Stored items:
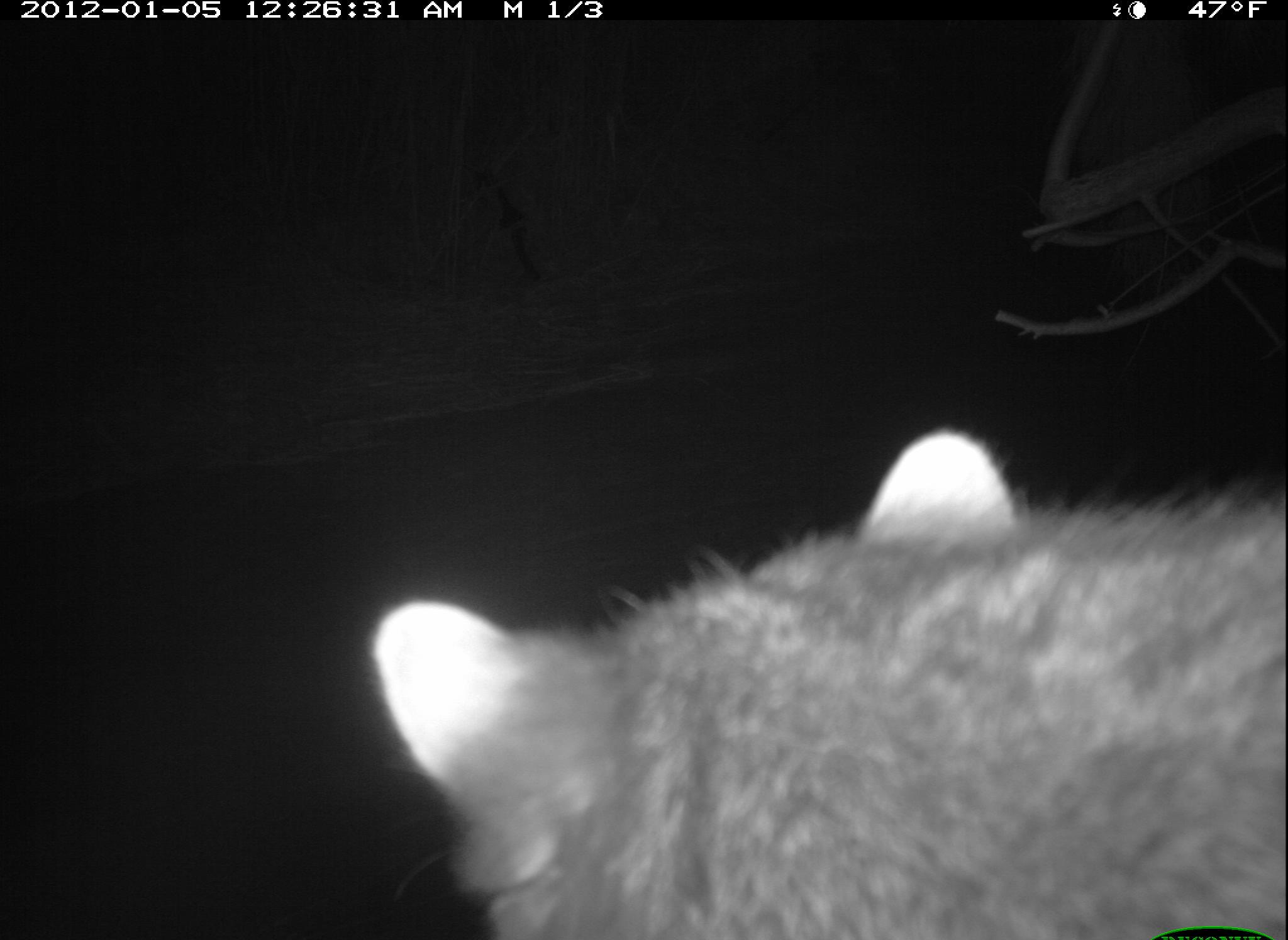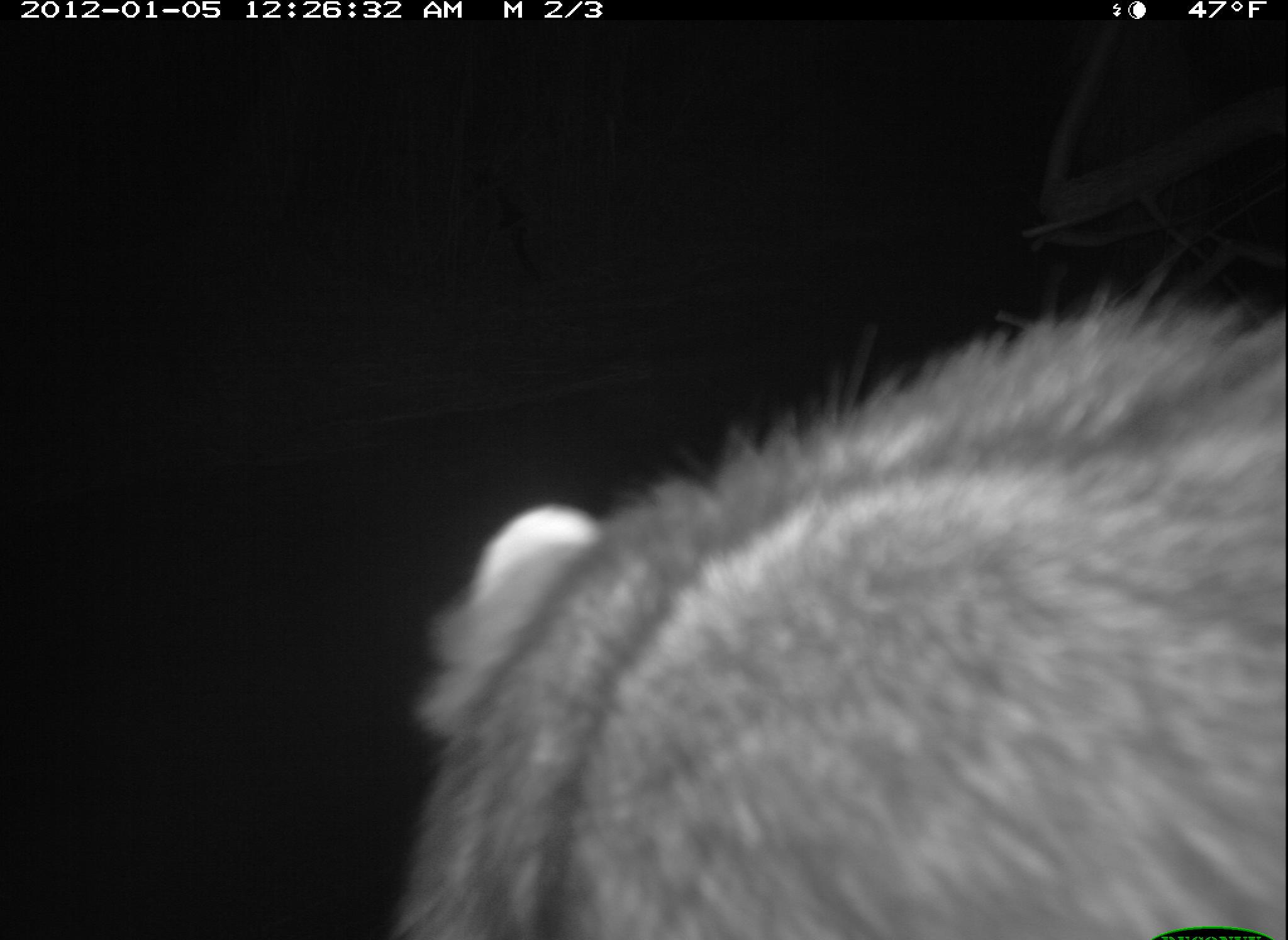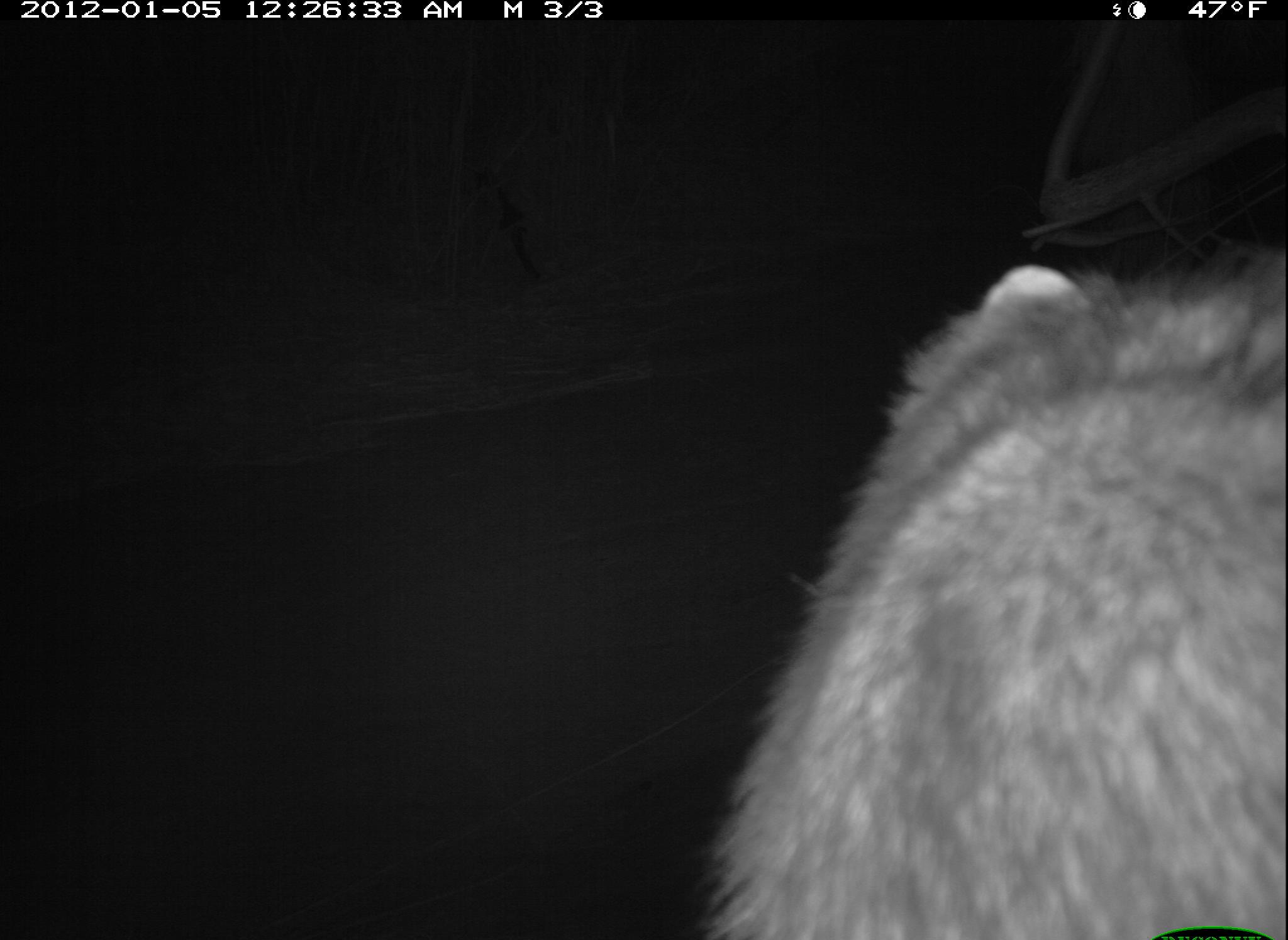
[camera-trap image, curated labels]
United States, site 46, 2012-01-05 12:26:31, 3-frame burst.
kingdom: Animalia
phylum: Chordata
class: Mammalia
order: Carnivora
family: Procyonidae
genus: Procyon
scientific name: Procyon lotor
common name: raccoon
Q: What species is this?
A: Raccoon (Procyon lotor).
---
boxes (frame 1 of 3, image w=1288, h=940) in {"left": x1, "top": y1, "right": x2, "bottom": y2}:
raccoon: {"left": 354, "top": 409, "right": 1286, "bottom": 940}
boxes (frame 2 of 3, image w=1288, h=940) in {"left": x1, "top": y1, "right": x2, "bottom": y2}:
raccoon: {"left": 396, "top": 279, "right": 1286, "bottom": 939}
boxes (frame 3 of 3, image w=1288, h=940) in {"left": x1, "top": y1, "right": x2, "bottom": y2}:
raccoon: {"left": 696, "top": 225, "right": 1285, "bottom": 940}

--

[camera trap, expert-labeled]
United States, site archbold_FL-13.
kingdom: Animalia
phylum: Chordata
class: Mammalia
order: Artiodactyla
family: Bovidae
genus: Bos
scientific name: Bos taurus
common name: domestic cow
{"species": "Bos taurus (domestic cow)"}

HOW TO COMPLETE THIS TASK:
Search the data above and return each line in which "name" occurs.

TASK RESPONSE:
scientific name: Procyon lotor
common name: raccoon
scientific name: Bos taurus
common name: domestic cow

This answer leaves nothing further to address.